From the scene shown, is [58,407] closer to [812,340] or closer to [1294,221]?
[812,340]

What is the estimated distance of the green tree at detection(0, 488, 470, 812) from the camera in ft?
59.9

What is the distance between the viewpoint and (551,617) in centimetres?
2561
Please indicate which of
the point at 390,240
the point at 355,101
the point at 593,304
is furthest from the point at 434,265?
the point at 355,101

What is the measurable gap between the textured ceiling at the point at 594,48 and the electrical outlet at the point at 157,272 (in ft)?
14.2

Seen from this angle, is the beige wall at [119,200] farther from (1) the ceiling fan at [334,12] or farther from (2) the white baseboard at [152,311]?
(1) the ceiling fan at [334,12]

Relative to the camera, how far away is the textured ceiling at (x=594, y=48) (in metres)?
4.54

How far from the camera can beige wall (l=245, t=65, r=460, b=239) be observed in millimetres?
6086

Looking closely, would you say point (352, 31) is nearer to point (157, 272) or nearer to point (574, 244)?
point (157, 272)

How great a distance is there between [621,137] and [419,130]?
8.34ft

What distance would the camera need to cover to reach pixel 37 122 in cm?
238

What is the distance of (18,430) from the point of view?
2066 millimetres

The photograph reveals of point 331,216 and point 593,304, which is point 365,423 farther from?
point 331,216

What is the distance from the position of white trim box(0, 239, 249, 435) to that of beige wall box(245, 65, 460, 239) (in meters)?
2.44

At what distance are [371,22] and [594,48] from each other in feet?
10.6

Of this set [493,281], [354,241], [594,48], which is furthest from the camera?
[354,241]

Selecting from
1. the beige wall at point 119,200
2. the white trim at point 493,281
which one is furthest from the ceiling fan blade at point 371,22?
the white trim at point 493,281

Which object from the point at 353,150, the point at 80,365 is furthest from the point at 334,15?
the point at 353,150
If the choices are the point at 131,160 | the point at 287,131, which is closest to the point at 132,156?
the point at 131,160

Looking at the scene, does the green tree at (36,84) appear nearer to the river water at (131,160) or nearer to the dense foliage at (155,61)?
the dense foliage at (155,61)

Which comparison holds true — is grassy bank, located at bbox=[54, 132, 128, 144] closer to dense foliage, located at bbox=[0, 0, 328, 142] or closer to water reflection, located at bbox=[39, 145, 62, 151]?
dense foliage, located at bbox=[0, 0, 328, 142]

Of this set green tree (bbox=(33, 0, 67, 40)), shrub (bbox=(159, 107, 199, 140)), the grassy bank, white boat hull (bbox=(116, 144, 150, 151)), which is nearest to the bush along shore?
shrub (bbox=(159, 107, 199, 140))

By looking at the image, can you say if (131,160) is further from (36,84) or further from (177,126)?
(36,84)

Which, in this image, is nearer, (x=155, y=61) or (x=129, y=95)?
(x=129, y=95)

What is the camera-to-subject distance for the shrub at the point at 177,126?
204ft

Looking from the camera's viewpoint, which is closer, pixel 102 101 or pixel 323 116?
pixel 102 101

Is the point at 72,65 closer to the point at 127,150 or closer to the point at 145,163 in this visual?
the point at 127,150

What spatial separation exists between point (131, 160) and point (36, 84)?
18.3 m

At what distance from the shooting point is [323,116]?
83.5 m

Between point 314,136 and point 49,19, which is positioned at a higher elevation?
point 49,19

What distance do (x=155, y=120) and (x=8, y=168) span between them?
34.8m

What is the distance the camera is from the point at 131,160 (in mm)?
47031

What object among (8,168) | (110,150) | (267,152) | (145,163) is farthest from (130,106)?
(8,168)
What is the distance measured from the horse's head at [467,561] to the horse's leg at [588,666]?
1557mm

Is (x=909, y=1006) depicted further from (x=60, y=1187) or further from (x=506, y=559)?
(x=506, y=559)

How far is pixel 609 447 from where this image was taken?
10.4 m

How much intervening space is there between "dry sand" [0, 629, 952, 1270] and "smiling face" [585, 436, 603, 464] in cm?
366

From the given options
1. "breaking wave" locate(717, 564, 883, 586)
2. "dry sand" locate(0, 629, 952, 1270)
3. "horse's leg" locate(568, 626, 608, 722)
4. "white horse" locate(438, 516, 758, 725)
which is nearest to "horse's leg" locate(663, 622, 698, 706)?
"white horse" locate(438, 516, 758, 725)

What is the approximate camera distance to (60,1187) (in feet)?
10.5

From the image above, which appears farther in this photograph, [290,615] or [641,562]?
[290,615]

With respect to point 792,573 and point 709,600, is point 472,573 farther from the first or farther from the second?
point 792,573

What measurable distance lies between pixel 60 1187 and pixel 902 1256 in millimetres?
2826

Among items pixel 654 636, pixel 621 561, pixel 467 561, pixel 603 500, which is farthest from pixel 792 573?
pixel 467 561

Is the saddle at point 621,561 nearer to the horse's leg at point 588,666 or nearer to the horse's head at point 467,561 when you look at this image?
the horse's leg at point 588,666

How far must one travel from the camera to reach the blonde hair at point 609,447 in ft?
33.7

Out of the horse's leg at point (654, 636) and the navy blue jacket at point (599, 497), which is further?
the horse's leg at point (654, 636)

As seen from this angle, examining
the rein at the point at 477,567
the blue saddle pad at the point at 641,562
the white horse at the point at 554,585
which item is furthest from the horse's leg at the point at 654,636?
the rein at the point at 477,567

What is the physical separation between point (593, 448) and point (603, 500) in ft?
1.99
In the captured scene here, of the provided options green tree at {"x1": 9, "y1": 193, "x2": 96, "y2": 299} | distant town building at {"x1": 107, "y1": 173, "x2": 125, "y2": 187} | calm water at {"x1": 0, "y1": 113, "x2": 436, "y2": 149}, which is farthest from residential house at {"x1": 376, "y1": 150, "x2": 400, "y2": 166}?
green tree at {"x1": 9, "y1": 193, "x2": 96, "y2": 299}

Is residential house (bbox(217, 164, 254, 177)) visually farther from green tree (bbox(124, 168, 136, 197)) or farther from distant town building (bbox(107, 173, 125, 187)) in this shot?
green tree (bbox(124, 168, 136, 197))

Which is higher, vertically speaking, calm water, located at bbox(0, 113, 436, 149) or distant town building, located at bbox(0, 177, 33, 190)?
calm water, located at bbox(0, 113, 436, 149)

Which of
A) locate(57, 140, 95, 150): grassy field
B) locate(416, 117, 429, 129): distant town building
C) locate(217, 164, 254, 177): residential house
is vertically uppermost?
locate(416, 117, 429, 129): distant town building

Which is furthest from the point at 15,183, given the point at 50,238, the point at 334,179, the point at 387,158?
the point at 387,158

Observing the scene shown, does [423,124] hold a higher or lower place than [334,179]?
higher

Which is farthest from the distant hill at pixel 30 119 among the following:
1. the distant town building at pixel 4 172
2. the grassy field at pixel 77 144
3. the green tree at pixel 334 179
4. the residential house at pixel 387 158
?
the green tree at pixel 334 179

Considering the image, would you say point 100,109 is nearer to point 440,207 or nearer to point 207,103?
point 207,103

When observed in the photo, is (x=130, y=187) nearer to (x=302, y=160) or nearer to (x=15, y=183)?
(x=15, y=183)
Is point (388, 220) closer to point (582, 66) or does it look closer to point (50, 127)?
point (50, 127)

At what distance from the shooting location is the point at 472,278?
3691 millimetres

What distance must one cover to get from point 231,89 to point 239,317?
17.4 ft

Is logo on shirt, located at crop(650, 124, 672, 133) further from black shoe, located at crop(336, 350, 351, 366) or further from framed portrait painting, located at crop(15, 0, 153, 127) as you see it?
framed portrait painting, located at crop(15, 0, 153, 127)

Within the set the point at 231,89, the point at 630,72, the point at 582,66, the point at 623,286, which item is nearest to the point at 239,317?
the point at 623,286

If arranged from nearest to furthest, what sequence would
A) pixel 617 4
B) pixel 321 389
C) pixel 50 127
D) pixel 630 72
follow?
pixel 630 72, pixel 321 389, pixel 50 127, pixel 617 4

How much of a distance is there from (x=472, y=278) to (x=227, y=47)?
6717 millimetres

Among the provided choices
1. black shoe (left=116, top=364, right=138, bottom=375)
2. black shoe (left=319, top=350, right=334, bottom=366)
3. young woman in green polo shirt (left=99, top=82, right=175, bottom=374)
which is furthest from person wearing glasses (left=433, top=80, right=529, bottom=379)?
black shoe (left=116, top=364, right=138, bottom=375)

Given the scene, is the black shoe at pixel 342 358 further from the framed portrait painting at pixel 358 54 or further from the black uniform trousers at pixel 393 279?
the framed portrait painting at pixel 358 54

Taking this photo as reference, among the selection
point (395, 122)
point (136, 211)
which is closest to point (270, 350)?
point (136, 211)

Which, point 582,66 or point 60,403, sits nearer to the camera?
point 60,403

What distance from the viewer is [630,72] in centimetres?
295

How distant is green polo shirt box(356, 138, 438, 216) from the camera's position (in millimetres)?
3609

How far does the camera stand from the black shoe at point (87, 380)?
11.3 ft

◇ ◇ ◇

§ **TASK STATEMENT**
Repeat the lines of the records word for word, beginning with the line that contains "What distance from the viewer" and continuing through the end of the records.

§ **RESPONSE**
What distance from the viewer is [630,72] in centimetres?
295

How distant is green polo shirt box(356, 138, 438, 216) from the camera's position (in millimetres)?
3609

How far does the camera stand from the black shoe at point (87, 380)?
11.3 ft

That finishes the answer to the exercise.